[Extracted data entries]
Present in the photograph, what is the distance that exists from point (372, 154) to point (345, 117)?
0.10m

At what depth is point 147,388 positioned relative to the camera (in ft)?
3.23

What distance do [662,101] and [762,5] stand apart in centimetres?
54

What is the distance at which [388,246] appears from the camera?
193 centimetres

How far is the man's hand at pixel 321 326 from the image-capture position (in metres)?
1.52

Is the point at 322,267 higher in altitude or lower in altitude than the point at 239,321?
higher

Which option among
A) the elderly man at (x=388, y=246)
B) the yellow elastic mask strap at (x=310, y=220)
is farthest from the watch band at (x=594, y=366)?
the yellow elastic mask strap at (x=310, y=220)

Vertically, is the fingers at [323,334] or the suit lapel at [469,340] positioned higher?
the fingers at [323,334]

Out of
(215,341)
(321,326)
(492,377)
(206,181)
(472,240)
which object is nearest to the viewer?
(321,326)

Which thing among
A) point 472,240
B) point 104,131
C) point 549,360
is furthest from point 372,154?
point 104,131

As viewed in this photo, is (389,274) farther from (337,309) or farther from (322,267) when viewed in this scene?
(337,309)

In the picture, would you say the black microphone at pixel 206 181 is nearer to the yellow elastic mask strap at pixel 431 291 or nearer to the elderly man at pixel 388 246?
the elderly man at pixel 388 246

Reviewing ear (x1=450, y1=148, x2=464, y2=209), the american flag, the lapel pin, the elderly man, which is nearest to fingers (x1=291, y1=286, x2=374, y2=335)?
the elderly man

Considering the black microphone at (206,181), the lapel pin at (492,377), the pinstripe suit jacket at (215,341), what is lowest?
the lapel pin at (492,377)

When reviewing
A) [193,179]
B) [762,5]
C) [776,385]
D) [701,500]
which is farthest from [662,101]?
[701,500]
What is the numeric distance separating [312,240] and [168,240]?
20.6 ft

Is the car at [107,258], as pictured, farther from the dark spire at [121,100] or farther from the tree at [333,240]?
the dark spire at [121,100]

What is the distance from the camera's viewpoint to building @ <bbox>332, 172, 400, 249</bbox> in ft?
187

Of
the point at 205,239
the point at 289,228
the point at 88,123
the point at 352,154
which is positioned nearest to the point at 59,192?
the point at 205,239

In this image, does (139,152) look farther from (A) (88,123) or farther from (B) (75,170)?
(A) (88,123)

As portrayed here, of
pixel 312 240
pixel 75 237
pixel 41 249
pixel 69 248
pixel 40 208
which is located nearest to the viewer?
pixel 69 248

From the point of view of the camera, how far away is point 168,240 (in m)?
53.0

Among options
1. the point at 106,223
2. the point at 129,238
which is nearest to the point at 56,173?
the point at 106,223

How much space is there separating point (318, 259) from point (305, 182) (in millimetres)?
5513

[What the exercise asks]
Copy out the listing above word for word, from the line containing "In the picture, would" through the end of the listing, both ends included.

[Final result]
In the picture, would you say the black microphone at pixel 206 181 is nearer to the yellow elastic mask strap at pixel 431 291 or nearer to the elderly man at pixel 388 246?
the elderly man at pixel 388 246

Reviewing ear (x1=450, y1=148, x2=464, y2=209), the american flag, the lapel pin, the elderly man, which is nearest to fingers (x1=291, y1=286, x2=374, y2=335)?
the elderly man

Considering the black microphone at (206,181), the lapel pin at (492,377), the pinstripe suit jacket at (215,341), what is lowest?
the lapel pin at (492,377)

When reviewing
A) [193,179]
B) [762,5]
C) [776,385]
D) [701,500]
which is farthest from [662,101]?
[701,500]
What is the numeric distance separating [312,240] and [168,240]?
20.6 ft

Is the car at [107,258], as pictured, farther from the dark spire at [121,100] or farther from the tree at [333,240]?
the dark spire at [121,100]

What is the distance from the camera's viewpoint to building @ <bbox>332, 172, 400, 249</bbox> in ft?
187

Of
the point at 205,239
the point at 289,228
the point at 88,123
the point at 352,154
which is positioned nearest to the point at 59,192?
the point at 205,239

In this image, does (139,152) look farther from (A) (88,123) or farther from (B) (75,170)?
(A) (88,123)

As portrayed here, of
pixel 312 240
pixel 75 237
pixel 41 249
pixel 69 248
pixel 40 208
which is located nearest to the viewer?
pixel 69 248

From the point of view of the camera, how far away is point 168,240 (in m)?
53.0

Among options
1. the point at 106,223
2. the point at 129,238
which is nearest to the point at 56,173?
the point at 106,223

How much space is there separating point (318, 259) from point (305, 182) (in millimetres)?
5513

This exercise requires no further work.